Весь батальон вел огонь по амбразуре дота. Связку толовых шашек тащил в вещмешке сержант Недозор – запалы держал в беремечке под гимнастеркой, чтобы не зацепило пулей.

И не полз, а стелился худенький сержант последние двести метров по прошлогоднему жнивью. И каждый полынный куст был ему броней и укрытием. Может, и спасло его тогда от пули неровно вспаханное танками поле.

Горел уже сложенный Ивой костерок из сухих веток, что развел он под одиноко стоящей сосенкой, занималась уже кора на деревце, а старшине все виделась белесая, изрытая танковыми гусеницами земля того бесконечного солдатского поля и слышались глухие удары свинца об эту землю. Он как бы вновь ощутил и полынную горечь во рту, и жар полуденного, ослепительно белого солнца, и свое хриплое, страшное дыхание.

...У него еще хватило сил отползти от сосенки, но он уже не услышал того, что сказал или собирался сказать:

– Прости меня, лес...

Капитан Стриженой

«Почему я бегу? – думал Стриженой. – Нужно заставить себя идти спокойно: сосна потушена, Недозора отвезли в больницу. Барс взял след, Поважный в курсе всех дел, а я бегу. Я бегу потому, что нарушитель – Гонда и он повернул к границе. Я боюсь, что он снова канет в этих озерцах и болотцах, зароется в другую нору – схрон и бог весть сколько будет там отсиживаться».

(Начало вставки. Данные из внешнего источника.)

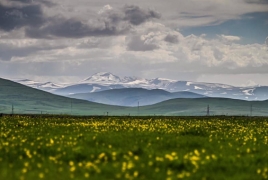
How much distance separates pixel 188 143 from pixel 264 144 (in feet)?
15.2

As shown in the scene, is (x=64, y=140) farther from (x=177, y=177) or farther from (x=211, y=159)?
(x=177, y=177)

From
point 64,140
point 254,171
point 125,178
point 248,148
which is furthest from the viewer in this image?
point 64,140

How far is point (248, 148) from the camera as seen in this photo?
71.9 ft

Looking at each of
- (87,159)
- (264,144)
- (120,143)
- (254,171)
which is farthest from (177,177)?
(264,144)

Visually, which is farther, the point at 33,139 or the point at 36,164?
the point at 33,139

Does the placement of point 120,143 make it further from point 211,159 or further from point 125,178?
point 125,178

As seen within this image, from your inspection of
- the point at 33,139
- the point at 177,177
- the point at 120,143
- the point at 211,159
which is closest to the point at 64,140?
the point at 33,139

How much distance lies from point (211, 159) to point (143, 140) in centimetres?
670

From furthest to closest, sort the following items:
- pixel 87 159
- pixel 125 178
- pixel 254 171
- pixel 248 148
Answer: pixel 248 148
pixel 87 159
pixel 254 171
pixel 125 178

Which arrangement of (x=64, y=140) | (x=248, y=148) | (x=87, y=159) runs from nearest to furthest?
(x=87, y=159) → (x=248, y=148) → (x=64, y=140)

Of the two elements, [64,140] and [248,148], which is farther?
[64,140]

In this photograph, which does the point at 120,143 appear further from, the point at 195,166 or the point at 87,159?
the point at 195,166

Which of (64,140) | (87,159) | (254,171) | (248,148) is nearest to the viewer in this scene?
(254,171)

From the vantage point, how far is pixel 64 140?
2353cm
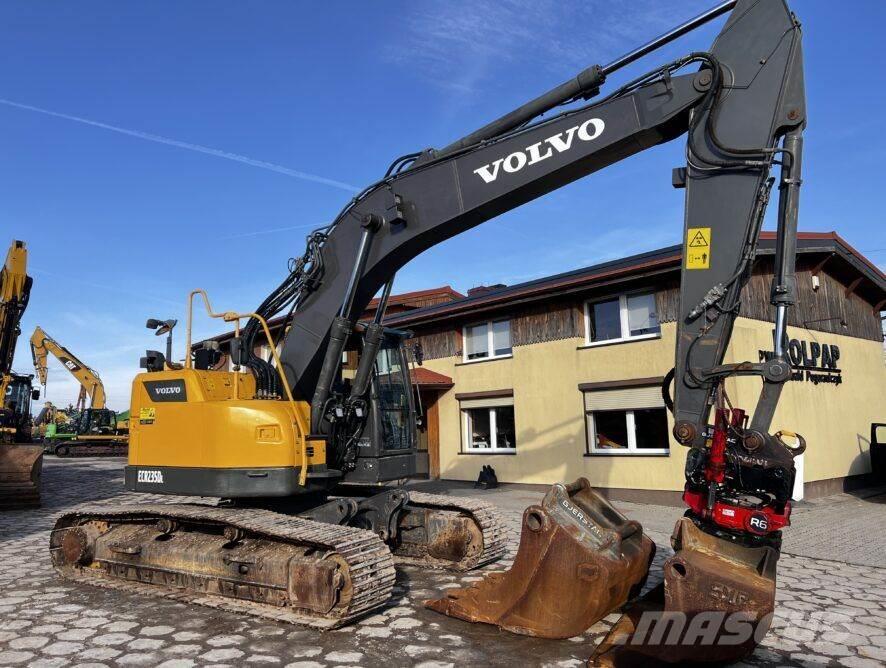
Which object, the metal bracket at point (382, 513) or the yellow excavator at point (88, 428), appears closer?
the metal bracket at point (382, 513)

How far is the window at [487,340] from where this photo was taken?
17.3 meters

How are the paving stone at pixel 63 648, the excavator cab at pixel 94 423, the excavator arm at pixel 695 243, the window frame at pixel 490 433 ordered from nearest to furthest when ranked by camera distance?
the excavator arm at pixel 695 243 < the paving stone at pixel 63 648 < the window frame at pixel 490 433 < the excavator cab at pixel 94 423

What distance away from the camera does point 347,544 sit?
5.89 metres

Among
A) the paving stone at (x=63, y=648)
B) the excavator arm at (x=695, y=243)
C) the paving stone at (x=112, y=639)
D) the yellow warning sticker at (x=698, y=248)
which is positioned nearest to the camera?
the excavator arm at (x=695, y=243)

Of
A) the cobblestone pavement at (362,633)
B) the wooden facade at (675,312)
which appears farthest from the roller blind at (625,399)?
the cobblestone pavement at (362,633)

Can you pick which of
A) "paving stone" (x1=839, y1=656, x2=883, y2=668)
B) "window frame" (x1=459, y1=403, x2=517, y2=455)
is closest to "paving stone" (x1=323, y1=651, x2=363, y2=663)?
"paving stone" (x1=839, y1=656, x2=883, y2=668)

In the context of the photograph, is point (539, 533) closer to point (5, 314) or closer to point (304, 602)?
point (304, 602)

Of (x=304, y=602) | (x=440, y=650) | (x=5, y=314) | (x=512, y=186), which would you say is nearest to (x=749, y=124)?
(x=512, y=186)

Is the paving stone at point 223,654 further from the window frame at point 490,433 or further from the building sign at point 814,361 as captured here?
the building sign at point 814,361

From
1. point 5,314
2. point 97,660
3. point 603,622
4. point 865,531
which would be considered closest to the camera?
point 97,660

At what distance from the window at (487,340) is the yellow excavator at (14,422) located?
412 inches

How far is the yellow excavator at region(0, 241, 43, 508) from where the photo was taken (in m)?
13.6

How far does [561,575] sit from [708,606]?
1.16m

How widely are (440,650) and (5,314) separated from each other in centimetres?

Капитан вспомнил лежащего навзничь Недозора, его бледное заострившееся лицо с пепельными подглазьями, и в который уже раз повторил про себя лаконичный текст записки, нацарапанной карандашом на газетном клочке и намертво зажатой в кулаке: «Товарищу капитану Стриженому. Мною по дороге к росстани в Черном бору опознан Иохим Гонда. У него что-то с лицом. Преследовал врага, пока мог. Ранил его, но не знаю куда. Уходит на север, думаю, к шоссейке. Все. Прощайте. Сосну поджигаю, чтобы пришли люди и нашли меня. Недозор».

Стриженой скрипнул зубами. Его не покидало странное ощущение не своего тела. Оно словно слегка закаменело, стало жестким и непослушным.

С того момента, как нашли старшину и потушили пожар, капитан думал о Недозоре. Он вспоминал его в разные годы и в разных ситуациях, немного ворчливого, как многие пожилые люди, порой по-детски застенчивого и безмерно доброго к солдатам-первогодкам, и догадывался, за что любили его пограничники. Он всех их встречал и провожал как собственных детей.

Капитан поймал себя на мысли, что и сам думает о Недозоре как о близком, родном человеке.

Граница – это люди. Старшина Недозор умел создавать людей границы. И он был предан ей до конца. Не эту ли преданность чувствовали немного растерянные парни, прибывшие на пополнение, когда старшина выстраивал их на заставском дворе? Он проникал в каждого нового человека так, словно тот был чем-то необыкновенно интересен. Он открывал таланты и характеры. Кто был лучший следопыт отряда Глеб Гомозков до встречи с Недозором? Хулиганистый, разбитной парнишка с непомерно развитым честолюбием. Старшина разглядел в нем призвание следопыта, особое чутье, догадку на след, трогательную и властную любовь к животным.

А он, Андрей Стриженой, разве не учился сам у Ивы Степановича выдержке и терпению, доброте и строгости? И всем тонкостям пограничного дела, которым невозможно обучить ни в одной высшей школе.

– ..."Атлас", «Атлас», я – «Сорочь», я – «Сорочь».